→ Task goal
Write out, word for word, every line in the data below from the one containing "13:43:41, 3 frames over 4 s." to the one containing "genus: Puma", both of them included.
** Opening Data extracts block **
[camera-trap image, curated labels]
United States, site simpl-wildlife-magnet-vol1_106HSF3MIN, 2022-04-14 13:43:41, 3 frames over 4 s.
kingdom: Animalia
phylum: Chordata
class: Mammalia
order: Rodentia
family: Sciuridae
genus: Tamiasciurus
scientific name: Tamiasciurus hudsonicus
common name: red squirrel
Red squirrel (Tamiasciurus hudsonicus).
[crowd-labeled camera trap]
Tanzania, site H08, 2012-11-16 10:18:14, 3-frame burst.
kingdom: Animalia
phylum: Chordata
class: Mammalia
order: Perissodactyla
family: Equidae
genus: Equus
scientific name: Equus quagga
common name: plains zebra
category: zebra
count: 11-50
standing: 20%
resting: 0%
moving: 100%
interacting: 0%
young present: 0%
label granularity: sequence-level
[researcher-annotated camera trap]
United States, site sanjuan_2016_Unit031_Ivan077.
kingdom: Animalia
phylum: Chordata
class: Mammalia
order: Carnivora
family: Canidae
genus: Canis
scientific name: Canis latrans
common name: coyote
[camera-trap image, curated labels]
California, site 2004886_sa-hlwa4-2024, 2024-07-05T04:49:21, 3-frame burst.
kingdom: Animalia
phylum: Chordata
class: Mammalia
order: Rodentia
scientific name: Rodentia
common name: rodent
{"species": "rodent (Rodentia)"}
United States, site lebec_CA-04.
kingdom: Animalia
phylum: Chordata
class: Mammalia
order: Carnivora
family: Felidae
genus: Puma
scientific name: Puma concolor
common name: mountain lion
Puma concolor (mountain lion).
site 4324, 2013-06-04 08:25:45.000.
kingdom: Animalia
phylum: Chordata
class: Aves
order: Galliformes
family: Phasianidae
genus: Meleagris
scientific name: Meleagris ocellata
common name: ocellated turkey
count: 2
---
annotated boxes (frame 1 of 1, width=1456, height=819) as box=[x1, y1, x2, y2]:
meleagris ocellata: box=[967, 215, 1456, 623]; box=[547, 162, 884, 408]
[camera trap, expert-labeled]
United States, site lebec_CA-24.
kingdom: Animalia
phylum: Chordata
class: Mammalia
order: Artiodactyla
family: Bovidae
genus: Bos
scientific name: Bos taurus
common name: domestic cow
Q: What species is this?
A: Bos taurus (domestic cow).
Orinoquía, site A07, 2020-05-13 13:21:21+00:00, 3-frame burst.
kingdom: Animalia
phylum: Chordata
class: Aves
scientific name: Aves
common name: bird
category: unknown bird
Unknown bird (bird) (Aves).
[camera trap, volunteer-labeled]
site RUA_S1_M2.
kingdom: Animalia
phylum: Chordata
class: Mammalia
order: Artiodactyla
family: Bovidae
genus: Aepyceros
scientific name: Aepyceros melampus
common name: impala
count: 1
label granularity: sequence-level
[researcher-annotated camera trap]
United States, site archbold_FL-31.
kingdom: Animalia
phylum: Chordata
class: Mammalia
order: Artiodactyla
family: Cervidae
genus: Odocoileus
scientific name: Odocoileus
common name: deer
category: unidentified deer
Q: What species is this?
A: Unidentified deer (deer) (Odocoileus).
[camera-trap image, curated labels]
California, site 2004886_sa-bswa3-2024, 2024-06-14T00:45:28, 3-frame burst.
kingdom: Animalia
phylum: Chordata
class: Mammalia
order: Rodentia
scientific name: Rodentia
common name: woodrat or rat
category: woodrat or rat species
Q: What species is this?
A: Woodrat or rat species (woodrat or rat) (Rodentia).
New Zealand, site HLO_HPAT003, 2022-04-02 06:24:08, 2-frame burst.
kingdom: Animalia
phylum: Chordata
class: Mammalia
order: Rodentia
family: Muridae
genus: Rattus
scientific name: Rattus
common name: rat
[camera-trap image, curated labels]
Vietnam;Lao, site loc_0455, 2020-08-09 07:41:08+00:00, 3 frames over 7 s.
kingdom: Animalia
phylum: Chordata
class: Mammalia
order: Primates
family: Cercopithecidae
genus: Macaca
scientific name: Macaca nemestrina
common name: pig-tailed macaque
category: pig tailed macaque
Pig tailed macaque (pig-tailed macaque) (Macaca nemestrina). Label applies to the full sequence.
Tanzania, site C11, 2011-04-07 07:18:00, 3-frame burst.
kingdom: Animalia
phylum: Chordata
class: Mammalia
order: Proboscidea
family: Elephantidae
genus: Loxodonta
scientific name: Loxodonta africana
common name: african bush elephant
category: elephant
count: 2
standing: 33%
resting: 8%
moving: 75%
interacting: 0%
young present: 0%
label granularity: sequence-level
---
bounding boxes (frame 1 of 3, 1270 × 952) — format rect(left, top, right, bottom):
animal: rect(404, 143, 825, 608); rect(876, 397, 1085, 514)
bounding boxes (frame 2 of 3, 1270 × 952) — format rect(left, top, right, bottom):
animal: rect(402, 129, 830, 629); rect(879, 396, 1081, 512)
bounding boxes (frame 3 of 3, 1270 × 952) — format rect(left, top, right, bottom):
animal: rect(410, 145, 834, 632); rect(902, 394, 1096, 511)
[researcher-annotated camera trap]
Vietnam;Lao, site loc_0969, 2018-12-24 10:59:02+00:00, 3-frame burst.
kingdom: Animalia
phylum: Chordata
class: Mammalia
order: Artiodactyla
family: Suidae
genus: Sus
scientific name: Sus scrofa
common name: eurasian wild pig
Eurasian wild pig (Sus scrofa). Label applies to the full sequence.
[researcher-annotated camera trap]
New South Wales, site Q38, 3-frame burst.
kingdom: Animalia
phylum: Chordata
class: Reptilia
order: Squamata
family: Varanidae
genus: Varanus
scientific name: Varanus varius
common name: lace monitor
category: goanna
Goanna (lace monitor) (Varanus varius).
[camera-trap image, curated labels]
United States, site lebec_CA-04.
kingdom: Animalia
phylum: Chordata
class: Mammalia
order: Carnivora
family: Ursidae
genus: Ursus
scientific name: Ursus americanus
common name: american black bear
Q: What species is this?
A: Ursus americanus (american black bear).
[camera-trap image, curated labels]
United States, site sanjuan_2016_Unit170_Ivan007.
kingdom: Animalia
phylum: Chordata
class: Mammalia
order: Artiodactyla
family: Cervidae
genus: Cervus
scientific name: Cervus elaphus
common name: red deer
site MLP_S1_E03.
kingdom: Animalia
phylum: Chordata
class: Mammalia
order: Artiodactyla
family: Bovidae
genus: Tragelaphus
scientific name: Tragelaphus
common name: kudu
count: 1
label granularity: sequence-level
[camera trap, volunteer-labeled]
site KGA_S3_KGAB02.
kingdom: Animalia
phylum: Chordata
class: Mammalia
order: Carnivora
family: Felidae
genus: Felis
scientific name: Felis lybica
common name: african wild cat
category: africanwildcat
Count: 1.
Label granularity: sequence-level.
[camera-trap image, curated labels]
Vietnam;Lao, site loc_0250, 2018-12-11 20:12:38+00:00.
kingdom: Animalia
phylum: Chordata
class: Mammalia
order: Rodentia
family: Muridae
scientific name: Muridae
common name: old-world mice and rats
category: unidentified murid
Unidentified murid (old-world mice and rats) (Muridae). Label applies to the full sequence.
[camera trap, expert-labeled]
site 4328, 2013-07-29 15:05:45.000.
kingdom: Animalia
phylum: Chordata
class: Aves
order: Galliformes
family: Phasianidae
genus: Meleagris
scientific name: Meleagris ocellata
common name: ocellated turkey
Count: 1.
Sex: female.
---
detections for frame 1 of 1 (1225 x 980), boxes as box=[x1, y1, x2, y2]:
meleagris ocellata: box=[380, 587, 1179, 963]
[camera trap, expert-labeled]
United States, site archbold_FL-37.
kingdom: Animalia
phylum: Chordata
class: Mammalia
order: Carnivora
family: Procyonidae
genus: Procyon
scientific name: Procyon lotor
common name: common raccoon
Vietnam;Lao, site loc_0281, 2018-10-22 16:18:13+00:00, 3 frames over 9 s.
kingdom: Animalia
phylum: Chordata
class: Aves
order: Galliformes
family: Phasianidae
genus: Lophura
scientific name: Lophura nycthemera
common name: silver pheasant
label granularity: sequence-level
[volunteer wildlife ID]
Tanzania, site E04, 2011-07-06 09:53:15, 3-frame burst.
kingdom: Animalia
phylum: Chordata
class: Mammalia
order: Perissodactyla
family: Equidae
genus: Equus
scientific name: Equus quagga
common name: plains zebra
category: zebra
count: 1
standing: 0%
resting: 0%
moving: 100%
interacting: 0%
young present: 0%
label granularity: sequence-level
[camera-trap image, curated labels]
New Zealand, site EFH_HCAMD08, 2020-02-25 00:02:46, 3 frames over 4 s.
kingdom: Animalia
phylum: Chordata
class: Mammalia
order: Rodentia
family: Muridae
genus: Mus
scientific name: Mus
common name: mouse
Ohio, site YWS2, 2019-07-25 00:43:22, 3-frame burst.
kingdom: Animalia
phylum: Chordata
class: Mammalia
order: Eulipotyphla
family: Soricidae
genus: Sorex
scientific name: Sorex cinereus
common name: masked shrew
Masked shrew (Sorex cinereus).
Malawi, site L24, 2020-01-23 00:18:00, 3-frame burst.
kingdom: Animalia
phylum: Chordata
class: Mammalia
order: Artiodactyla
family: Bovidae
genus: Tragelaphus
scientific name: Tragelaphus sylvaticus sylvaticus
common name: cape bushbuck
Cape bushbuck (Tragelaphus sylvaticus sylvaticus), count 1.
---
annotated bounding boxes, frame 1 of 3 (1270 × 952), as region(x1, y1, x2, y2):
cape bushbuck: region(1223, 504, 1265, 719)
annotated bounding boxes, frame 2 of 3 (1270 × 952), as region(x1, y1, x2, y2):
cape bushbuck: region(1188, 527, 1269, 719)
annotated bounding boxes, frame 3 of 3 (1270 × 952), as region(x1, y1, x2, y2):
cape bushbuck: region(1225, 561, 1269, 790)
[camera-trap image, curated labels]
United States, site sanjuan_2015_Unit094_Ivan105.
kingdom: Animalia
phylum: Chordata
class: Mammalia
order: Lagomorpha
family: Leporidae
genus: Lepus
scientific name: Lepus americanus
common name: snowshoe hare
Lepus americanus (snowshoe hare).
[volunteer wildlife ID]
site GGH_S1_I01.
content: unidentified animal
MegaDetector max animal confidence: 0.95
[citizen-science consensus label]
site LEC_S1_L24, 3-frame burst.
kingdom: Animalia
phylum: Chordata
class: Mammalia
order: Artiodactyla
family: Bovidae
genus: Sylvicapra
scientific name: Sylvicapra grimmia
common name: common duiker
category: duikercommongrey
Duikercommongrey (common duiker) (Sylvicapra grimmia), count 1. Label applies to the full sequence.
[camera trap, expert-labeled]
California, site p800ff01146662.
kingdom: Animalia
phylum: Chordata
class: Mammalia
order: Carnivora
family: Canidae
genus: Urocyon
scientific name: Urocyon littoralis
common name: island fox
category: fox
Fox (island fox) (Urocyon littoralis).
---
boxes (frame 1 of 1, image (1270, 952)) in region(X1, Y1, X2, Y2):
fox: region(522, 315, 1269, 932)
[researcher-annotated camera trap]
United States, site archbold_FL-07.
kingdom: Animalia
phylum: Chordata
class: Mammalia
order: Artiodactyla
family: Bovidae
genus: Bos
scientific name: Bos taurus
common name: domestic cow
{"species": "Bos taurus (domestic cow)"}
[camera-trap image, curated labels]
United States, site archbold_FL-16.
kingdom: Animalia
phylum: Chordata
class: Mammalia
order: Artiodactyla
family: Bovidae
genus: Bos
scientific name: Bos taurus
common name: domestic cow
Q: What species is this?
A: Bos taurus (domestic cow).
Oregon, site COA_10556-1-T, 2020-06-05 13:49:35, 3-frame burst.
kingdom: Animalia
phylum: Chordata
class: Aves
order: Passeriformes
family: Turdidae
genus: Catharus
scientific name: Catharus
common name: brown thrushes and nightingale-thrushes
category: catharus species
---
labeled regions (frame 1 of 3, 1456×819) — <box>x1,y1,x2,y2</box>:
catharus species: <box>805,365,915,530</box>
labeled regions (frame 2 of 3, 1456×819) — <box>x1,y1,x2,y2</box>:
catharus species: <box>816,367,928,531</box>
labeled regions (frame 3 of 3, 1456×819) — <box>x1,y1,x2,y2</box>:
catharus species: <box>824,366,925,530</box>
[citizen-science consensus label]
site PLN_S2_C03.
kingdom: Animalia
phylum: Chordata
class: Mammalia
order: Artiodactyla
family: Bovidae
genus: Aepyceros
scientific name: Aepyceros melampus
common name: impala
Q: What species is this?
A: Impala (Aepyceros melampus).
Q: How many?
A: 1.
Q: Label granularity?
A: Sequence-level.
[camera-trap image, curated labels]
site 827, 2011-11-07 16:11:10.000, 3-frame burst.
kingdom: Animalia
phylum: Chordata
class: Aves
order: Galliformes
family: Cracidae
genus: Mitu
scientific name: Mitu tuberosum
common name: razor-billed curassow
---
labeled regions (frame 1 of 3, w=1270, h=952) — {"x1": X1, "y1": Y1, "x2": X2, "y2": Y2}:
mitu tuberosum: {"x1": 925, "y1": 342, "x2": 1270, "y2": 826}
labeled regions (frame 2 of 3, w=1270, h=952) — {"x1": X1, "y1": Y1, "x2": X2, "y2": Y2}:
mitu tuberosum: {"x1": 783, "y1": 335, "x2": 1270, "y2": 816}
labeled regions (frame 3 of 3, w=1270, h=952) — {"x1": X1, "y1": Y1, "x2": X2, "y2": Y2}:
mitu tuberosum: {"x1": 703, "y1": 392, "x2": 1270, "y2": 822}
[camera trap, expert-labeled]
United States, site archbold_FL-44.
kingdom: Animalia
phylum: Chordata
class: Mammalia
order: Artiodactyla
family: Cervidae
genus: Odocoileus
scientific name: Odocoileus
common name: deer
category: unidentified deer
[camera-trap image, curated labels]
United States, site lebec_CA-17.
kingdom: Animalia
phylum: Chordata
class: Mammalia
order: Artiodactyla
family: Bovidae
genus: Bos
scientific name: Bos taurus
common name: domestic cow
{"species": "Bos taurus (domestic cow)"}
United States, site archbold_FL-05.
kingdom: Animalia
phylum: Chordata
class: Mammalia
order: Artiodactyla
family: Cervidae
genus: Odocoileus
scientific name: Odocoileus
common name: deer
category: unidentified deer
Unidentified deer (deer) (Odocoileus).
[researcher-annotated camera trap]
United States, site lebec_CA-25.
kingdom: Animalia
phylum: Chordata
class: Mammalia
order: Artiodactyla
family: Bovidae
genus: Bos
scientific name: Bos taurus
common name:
** Closing Data extracts block **
→ Exercise result
United States, site simpl-wildlife-magnet-vol1_106HSF3MIN, 2022-04-14 13:43:41, 3 frames over 4 s.
kingdom: Animalia
phylum: Chordata
class: Mammalia
order: Rodentia
family: Sciuridae
genus: Tamiasciurus
scientific name: Tamiasciurus hudsonicus
common name: red squirrel
Red squirrel (Tamiasciurus hudsonicus).
[crowd-labeled camera trap]
Tanzania, site H08, 2012-11-16 10:18:14, 3-frame burst.
kingdom: Animalia
phylum: Chordata
class: Mammalia
order: Perissodactyla
family: Equidae
genus: Equus
scientific name: Equus quagga
common name: plains zebra
category: zebra
count: 11-50
standing: 20%
resting: 0%
moving: 100%
interacting: 0%
young present: 0%
label granularity: sequence-level
[researcher-annotated camera trap]
United States, site sanjuan_2016_Unit031_Ivan077.
kingdom: Animalia
phylum: Chordata
class: Mammalia
order: Carnivora
family: Canidae
genus: Canis
scientific name: Canis latrans
common name: coyote
[camera-trap image, curated labels]
California, site 2004886_sa-hlwa4-2024, 2024-07-05T04:49:21, 3-frame burst.
kingdom: Animalia
phylum: Chordata
class: Mammalia
order: Rodentia
scientific name: Rodentia
common name: rodent
{"species": "rodent (Rodentia)"}
United States, site lebec_CA-04.
kingdom: Animalia
phylum: Chordata
class: Mammalia
order: Carnivora
family: Felidae
genus: Puma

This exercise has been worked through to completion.